§ **WORK TO COMPLETE**
Copy every line from the material below that holds "Quality".

----------

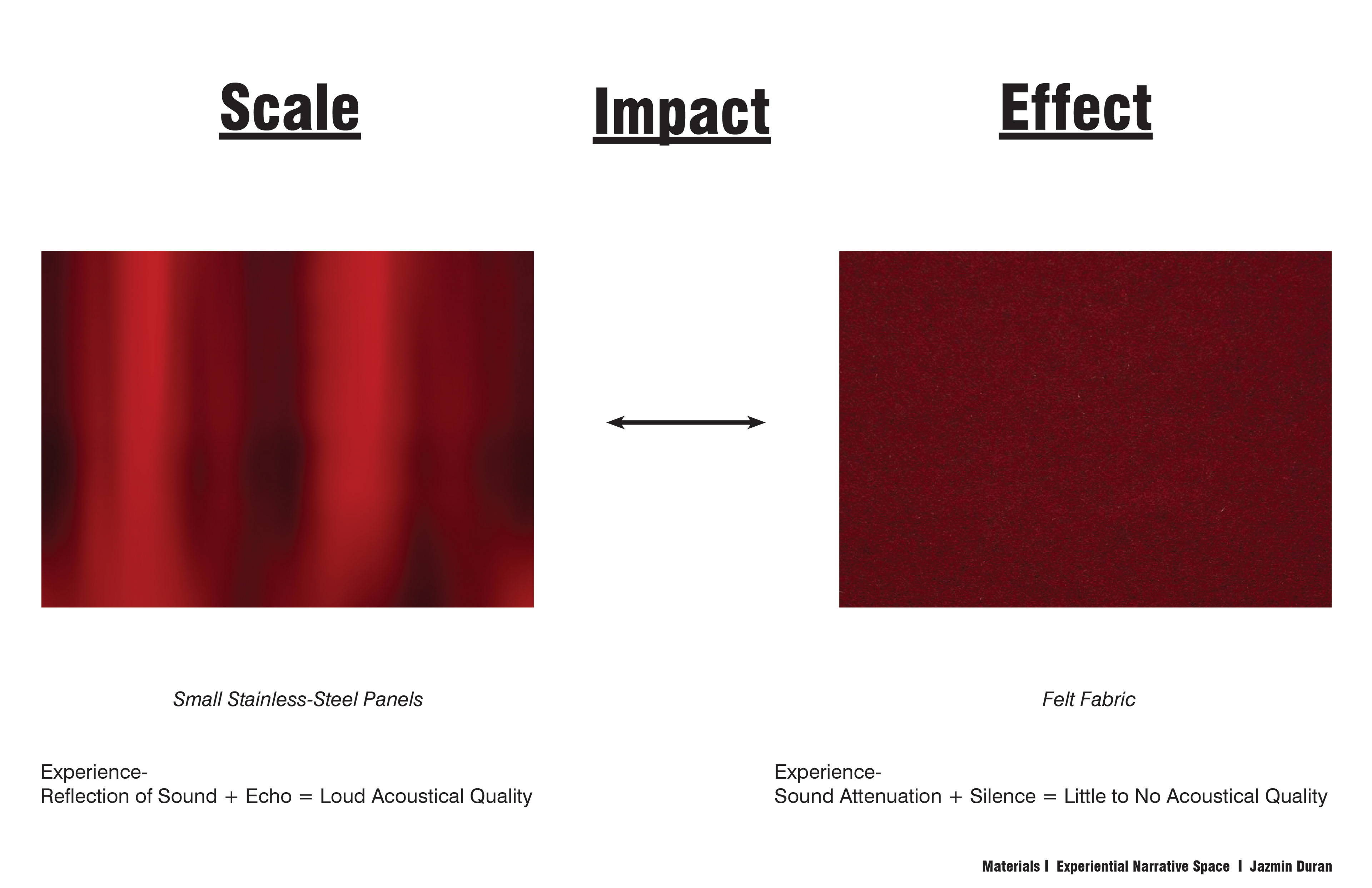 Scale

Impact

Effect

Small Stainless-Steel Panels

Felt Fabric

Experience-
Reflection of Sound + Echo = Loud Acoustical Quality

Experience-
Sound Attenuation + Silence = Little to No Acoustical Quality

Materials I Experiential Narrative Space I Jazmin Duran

----------

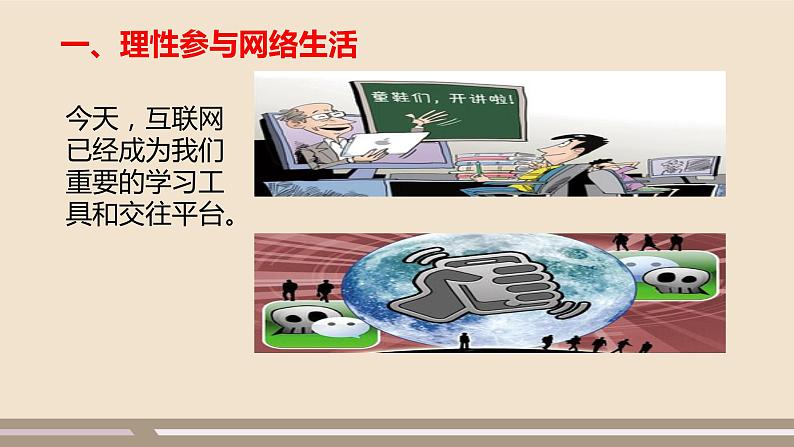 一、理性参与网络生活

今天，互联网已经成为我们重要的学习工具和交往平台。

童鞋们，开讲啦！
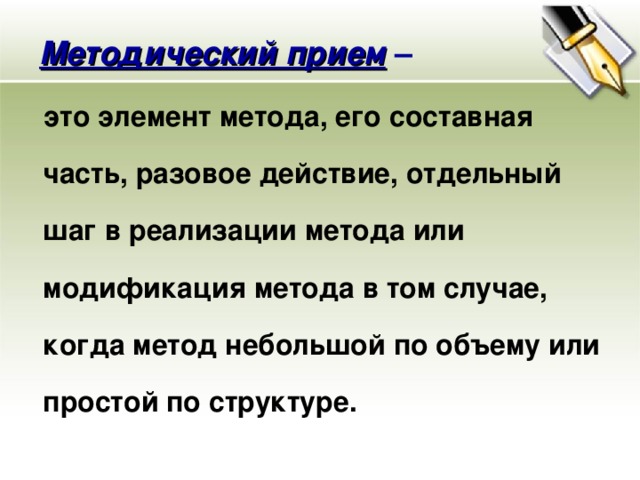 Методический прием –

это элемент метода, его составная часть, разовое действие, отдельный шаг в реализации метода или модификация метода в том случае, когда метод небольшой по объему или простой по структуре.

----------

§ **OUTPUT FOR THIS EXERCISE**
Reflection of Sound + Echo = Loud Acoustical Quality
Sound Attenuation + Silence = Little to No Acoustical Quality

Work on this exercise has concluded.